– Где они живут?

– Знакомое тебе место – Оксфорд.

Дома шутили, что учебу в Англии Алексу предопределили еще до рождения. В США нормальных университетов уже не было, а когда выяснилось, что младший сын унаследовал интерес отца к литературе, сомнений не осталось. Так сразу после школы Алекс оказался в Оксфорде.

– Оксфорд?! Отлично! Об этом можно только мечтать.

– Папу там знают и уважают, и когда стало известно, что он намерен уехать из Штатов, одно из первых приглашений пришло оттуда. Именно тогда мама сдалась.

– Оксфорд я вспоминаю часто. Сам знаешь, чему учат в наших школах. О том, что происходит за пределами Америки, я имел смутное представление. В Оксфорде поразило множество студентов-иностранцев. Были и выходцы из стран Европы, которых на карте уже не найдешь.

– Остальной мир у нас мало кого интересовал. У тебя была литература, у меня – электроника. А у большинства вообще ничего не было.

– Я открывал Европу по книгам. Реальность оказалась иной. Но такого я и представить не мог.

– Сел на своего конька, профессор!

Пит понимал, Алексу надо дать выговориться.

– Не ерничай, лучше послушай. В Оксфорде я почувствовал себя неучем. Белой вороной быть не хотелось. Решил взять курс современной истории, но не пришлось. Повезло с тьютором – наставником, из тех, которые там опекают школяров. Дэвид Блэкхилл был всего на десять лет старше, но для меня он стал воплощением образованности, мудрости и вообще совершенства. Казалось, он знает все на свете. Дэвид научил меня учиться, познавая мир, не предлагал готовых решений. Я старался смотреть на все его глазами. Через пару семестров уже мог бы выступать на семинаре. Новейшая история Европы оказалась даже не драмой, а трагическим эпосом.

– Тебе повезло. В Монреале у нас были классные профессора, но за рамки предмета они не выходили. Такой тьютор и мне бы не помешал. Рядом с тобой я чувствую себя, как когда-то ты рядом со своим опекуном.

– Только благодаря Дэвиду я смог понять, что произошло с Европой.

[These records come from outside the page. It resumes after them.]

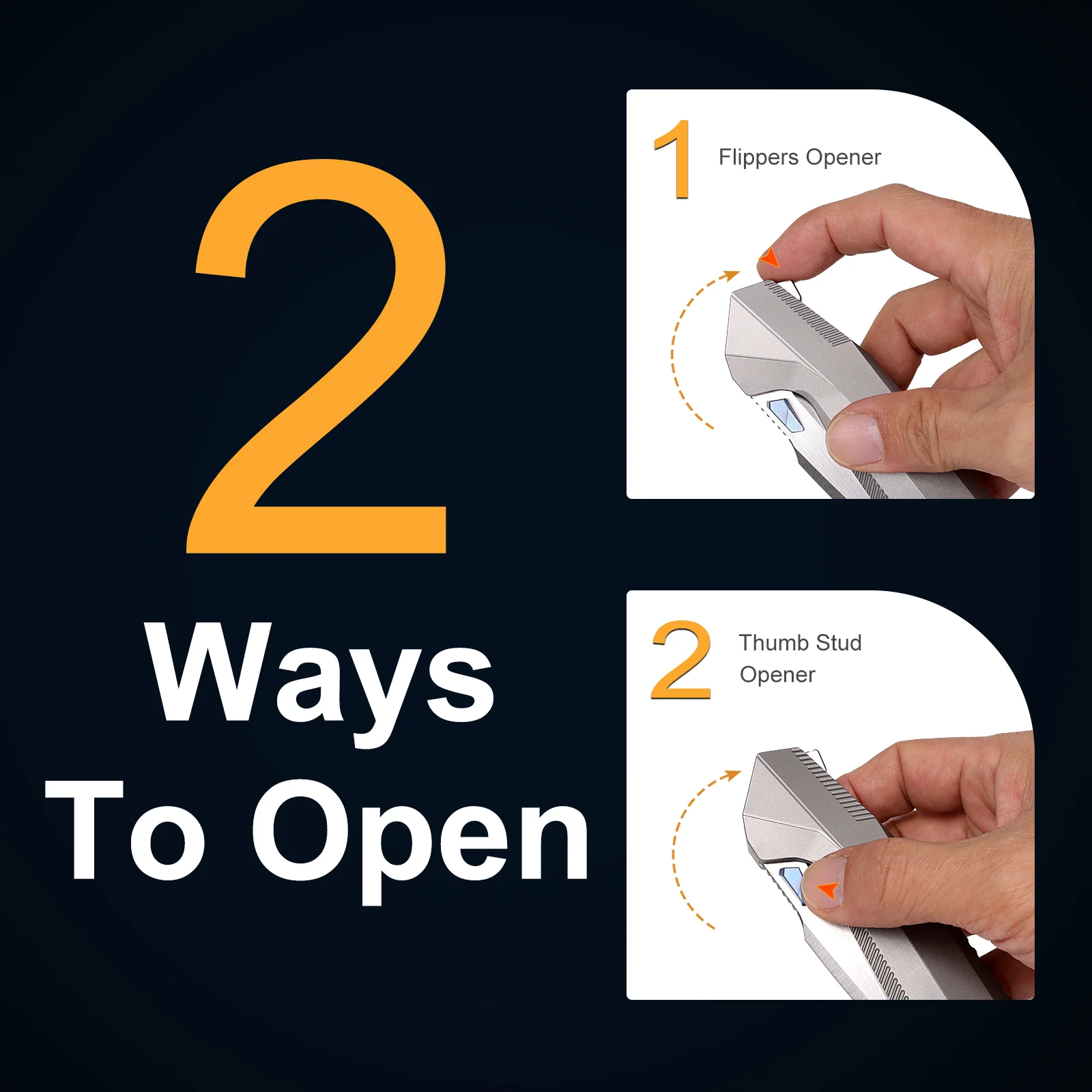 2
Ways
To Open

1 Flippers Opener

2 Thumb Stud Opener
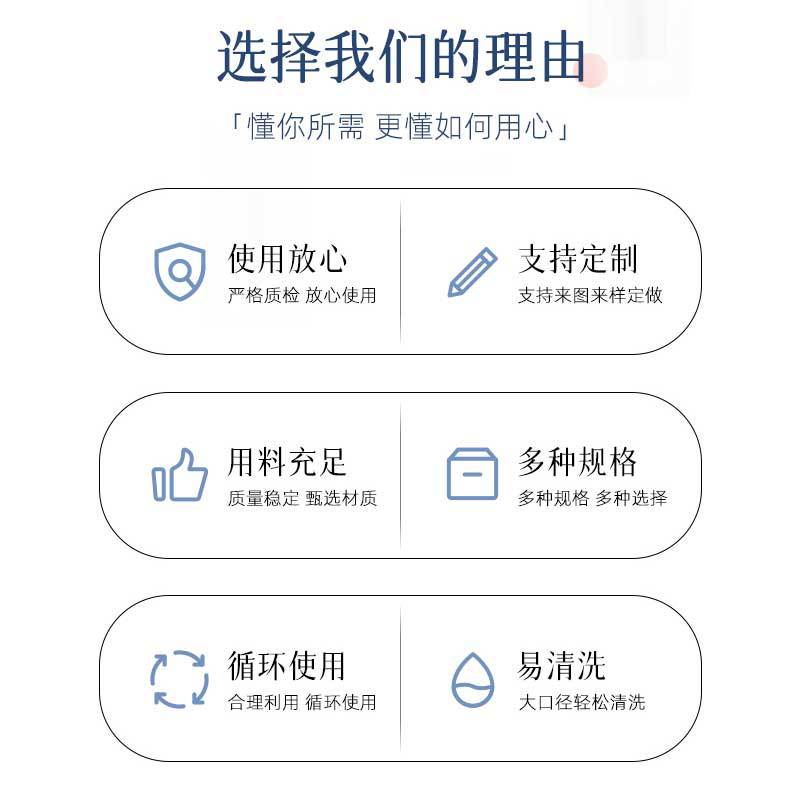 选择我们的理由

「懂你所需 更懂如何用心」

使用放心
严格质检 放心使用

支持定制
支持来图来样定做

用料充足
质量稳定 甄选材质

多种规格
多种规格 多种选择

循环使用
合理利用 循环使用

易清洗
大口径轻松清洗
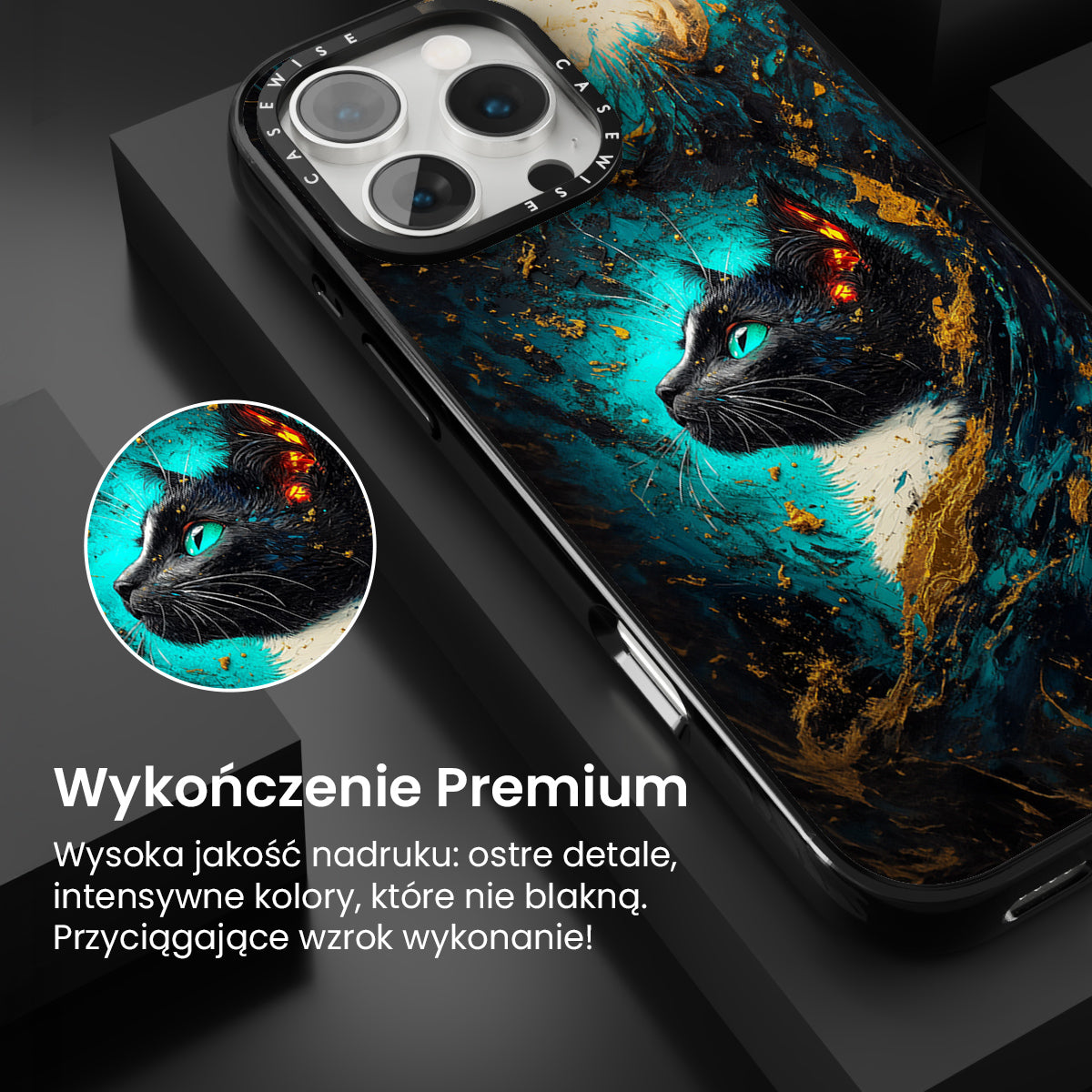 CASEWISE CASEWISE

Wykończenie Premium

Wysoka jakość nadruku: ostre detale, intensywne kolory, które nie blakną. Przyciągające wzrok wykonanie!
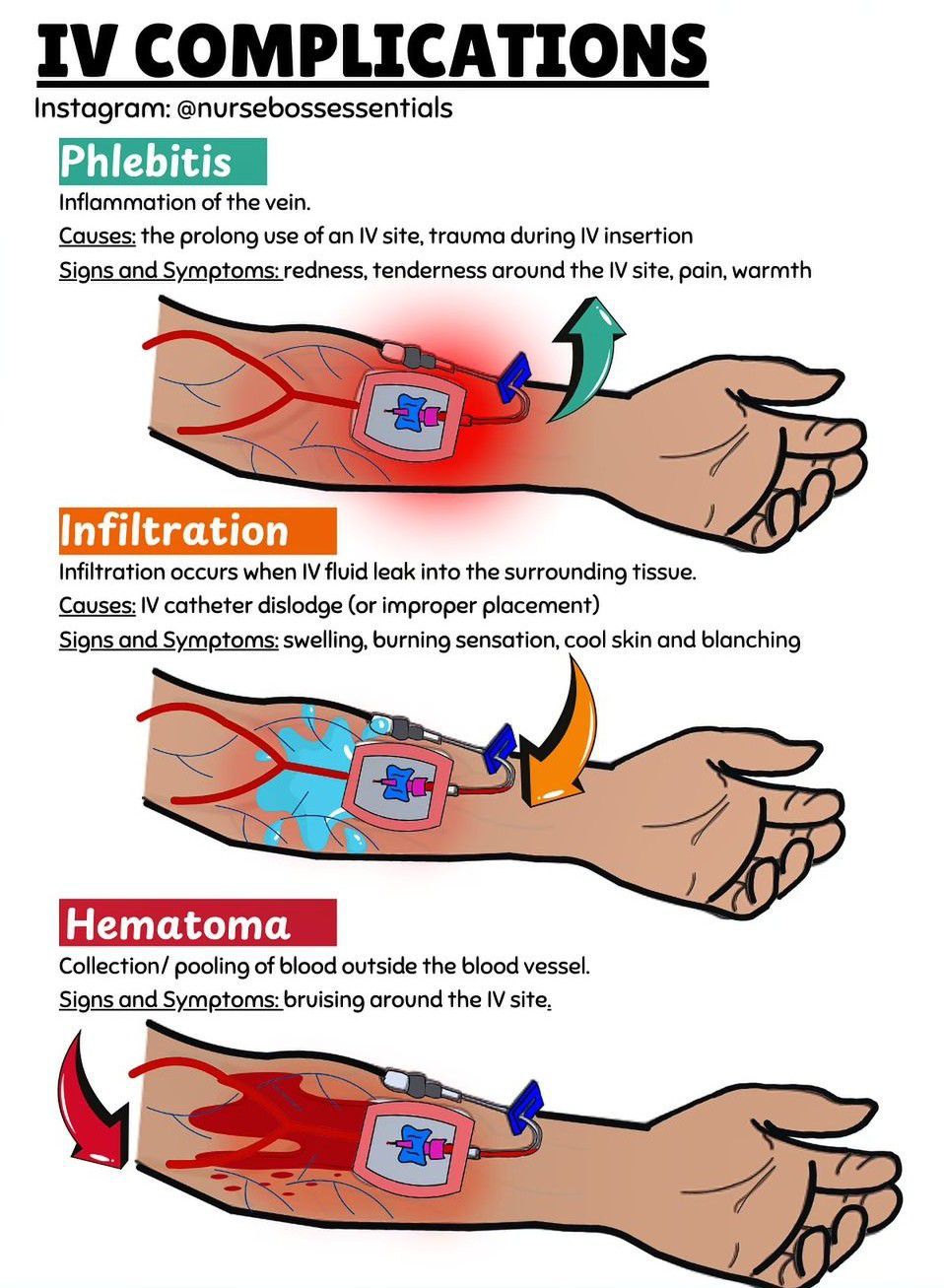 IV COMPLICATIONS

Instagram: @nursebossessentials

Phlebitis

Inflammation of the vein.

Causes: the prolong use of an IV site, trauma during IV insertion

Signs and Symptoms: redness, tenderness around the IV site, pain, warmth

Infiltration

Infiltration occurs when IV fluid leak into the surrounding tissue.

Causes: IV catheter dislodge (or improper placement)

Signs and Symptoms: swelling, burning sensation, cool skin and blanching

Hematoma

Collection/ pooling of blood outside the blood vessel.

Signs and Symptoms: bruising around the IV site.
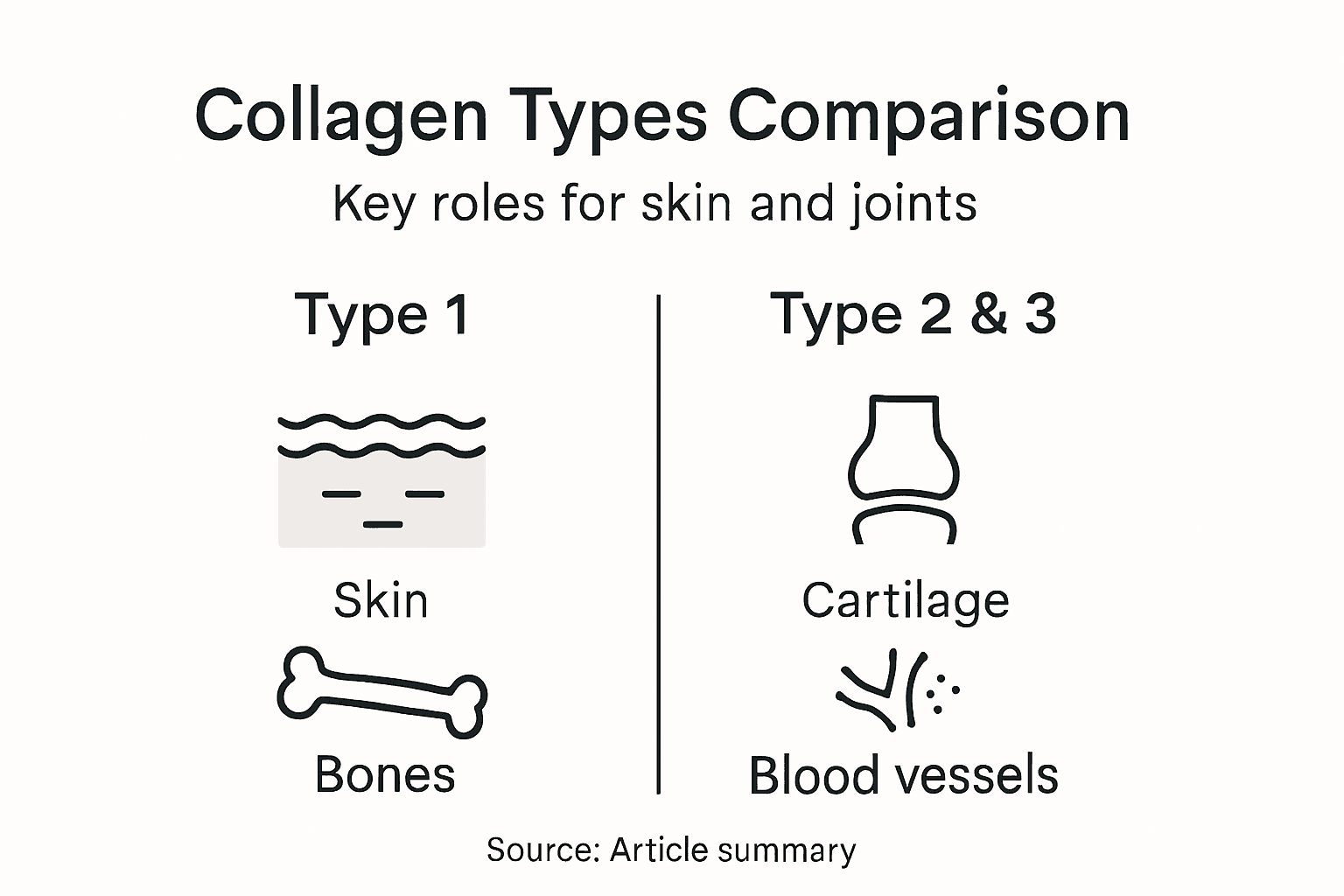 Collagen Types Comparison

Key roles for skin and joints

Type 1

Skin

Bones

Type 2 & 3

Cartilage

Blood vessels

Source: Article summary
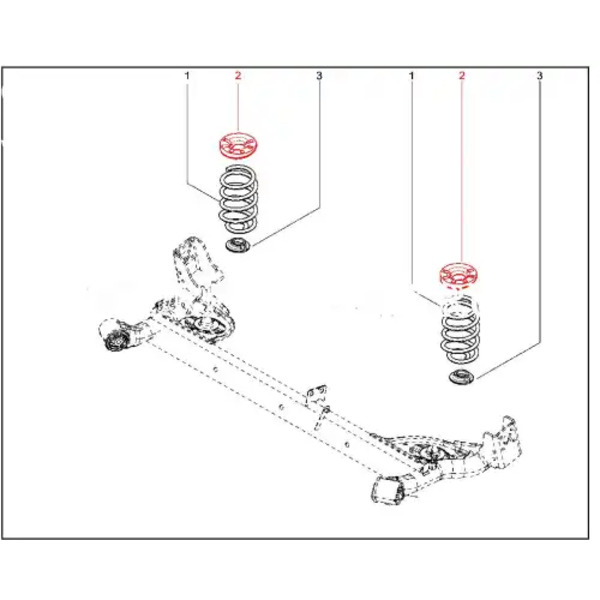 1 2 3 1 2 3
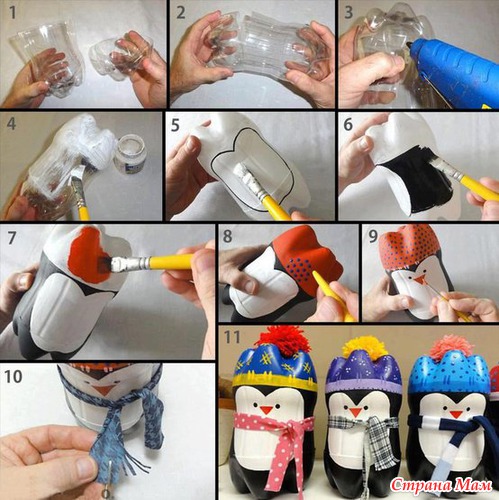 1
2
3
4
5
6
7
8
9
10
11
Страна Мам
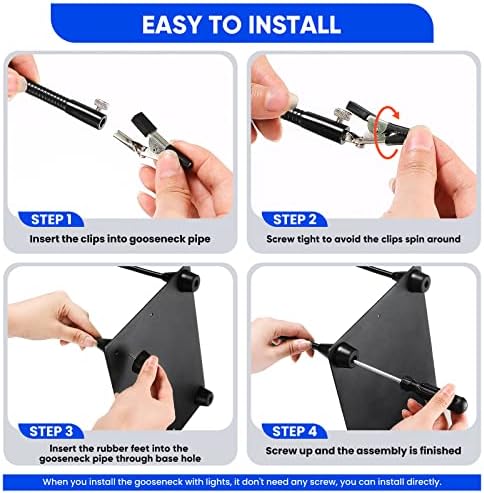 EASY TO INSTALL

STEP 1
Insert the clips into gooseneck pipe

STEP 2
Screw tight to avoid the clips spin around

STEP 3
Insert the rubber feet into the gooseneck pipe through base hole

STEP 4
Screw up and the assembly is finished

When you install the gooseneck with lights, it don't need any screw, you can install directly.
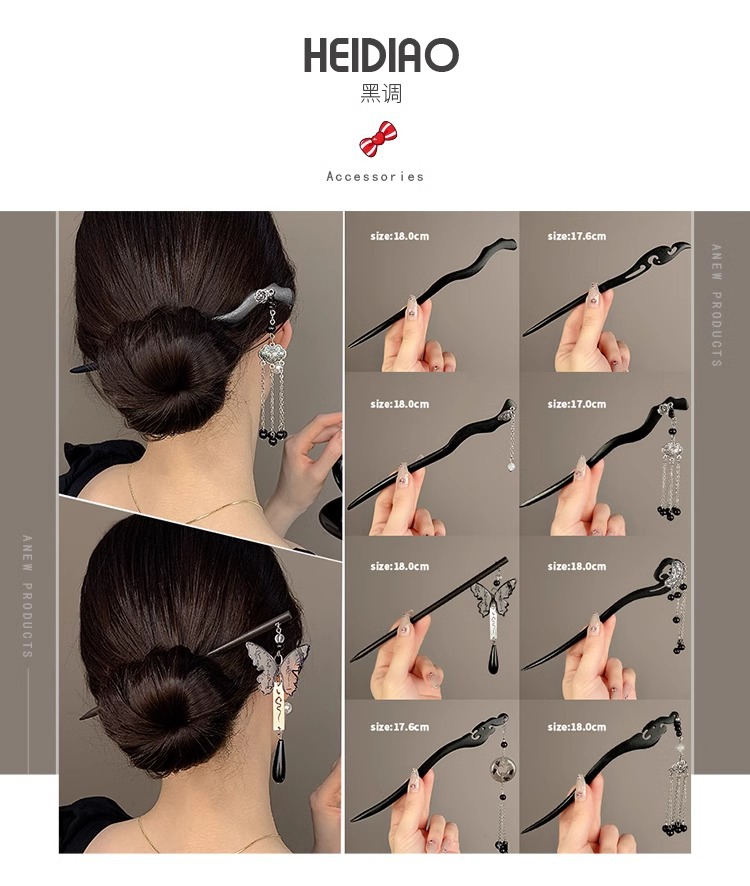 HEIDIAO
黑调
Accessories

ANEW PRODUCTS

size:18.0cm

size:17.6cm

size:18.0cm

size:17.0cm

size:18.0cm

size:18.0cm

size:17.6cm

size:18.0cm

ANEW PRODUCTS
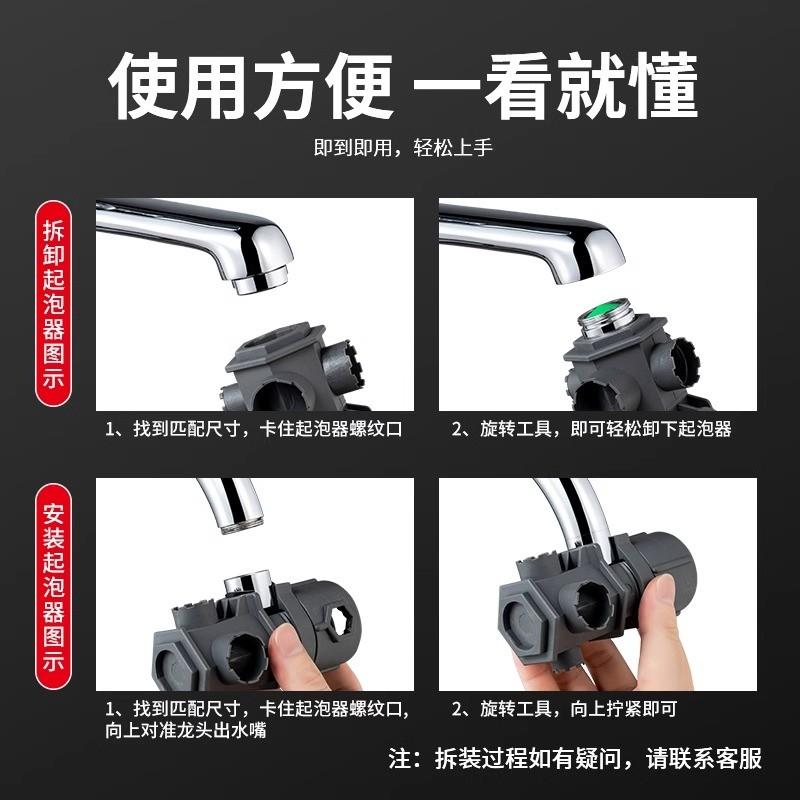 使用方便 一看就懂

即到即用，轻松上手

拆卸起泡器图示

1、找到匹配尺寸，卡住起泡器螺纹口

2、旋转工具，即可轻松卸下起泡器

安装起泡器图示

1、找到匹配尺寸，卡住起泡器螺纹口，向上对准龙头出水嘴

2、旋转工具，向上拧紧即可

注：拆装过程如有疑问，请联系客服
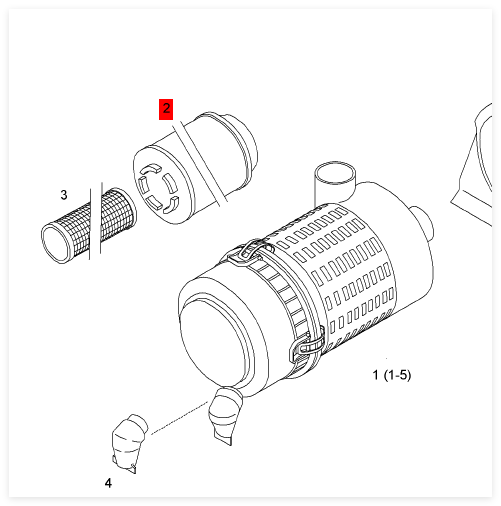 2

3

1 (1-5)

4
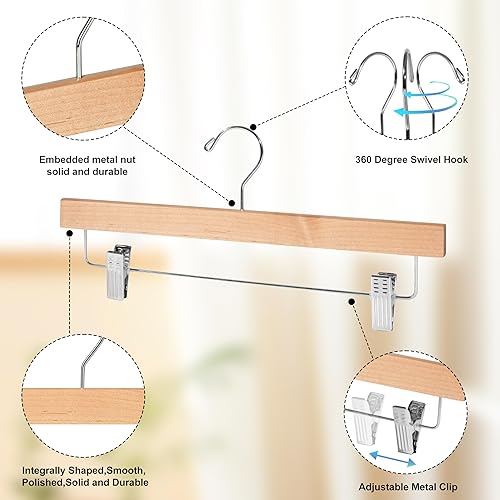 Embedded metal nut solid and durable

360 Degree Swivel Hook

Integrally Shaped,Smooth, Polished,Solid and Durable

Adjustable Metal Clip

– И что же с ней стряслось?

– Шуткам здесь не место. Европейцы, как и мы, наступили на грабли толерантности. Тебе это интересно?

– Да. Хотя, честно говоря, я привык принимать мир таким, как есть, особо не заморачиваясь. Если бы не твой чудовищный приговор, я и теперешнюю Америку считал бы лишь затейливым зигзагом цивилизации. Каждый по-своему с ума сходит. Кто знает, как оно должно быть? Кому дано право судить?

– Меня-то они судили. Ты – настоящий американец – «свобода превыше всего». И я так считал. Но, присягая демократии, провозглашая свободу, нельзя терять голову, чувство меры. Звучит, в самом деле, странно – мера демократии, мера свободы. Европейцы тоже, наверное, так думали. Но, утратив чувство меры, они похоронили и свободу, и демократию, и свою Европу. Откуда сердобольным либералам было знать, что гуманизм и человеческое сострадание способны сыграть с ними злую шутку?

– Ты, я вижу, в форме. Значит, и человеческая доброта – не такое уж добро?

– Все сложнее. Толерантность – палка о двух концах. Это не только способность понимать чужую боль, страдания, проявлять терпимость к чужим обычаям, взглядам, образу жизни. Есть у нее и оборотная сторона. Это готовность, помогая несчастным, самим страдать, обрекая на страдания других, включая своих близких. Одно из значений латинского слова tolerantia – «добровольное перенесение страданий». Запредельная толерантность требует жертв, и ими становятся сами благодетели.

– Мудрено.

– Да, непросто. В Европе все началось давно. Поначалу ей самой нужна была молодежь из стран третьего мира. Дешевая рабсила, в первую очередь, для непрестижных занятий. К тому же, в конце прошлого века было отмечено заметное старение населения. А если в средней семье меньше двух детей, у народа нет шансов даже на простое воспроизводство. Это арифметика. В начале нашего столетия самая высокая рождаемость была во Франции – 1,8 ребенка на семью. Для всей Европы она едва превышала 1,3. К середине века работающие европейцы не смогли бы содержать пенсионеров. Но молодые всегда хотели жить в свое удовольствие, а с детьми это сложнее, и заводить их не спешили. Настало время, когда с этим что-то нужно было делать.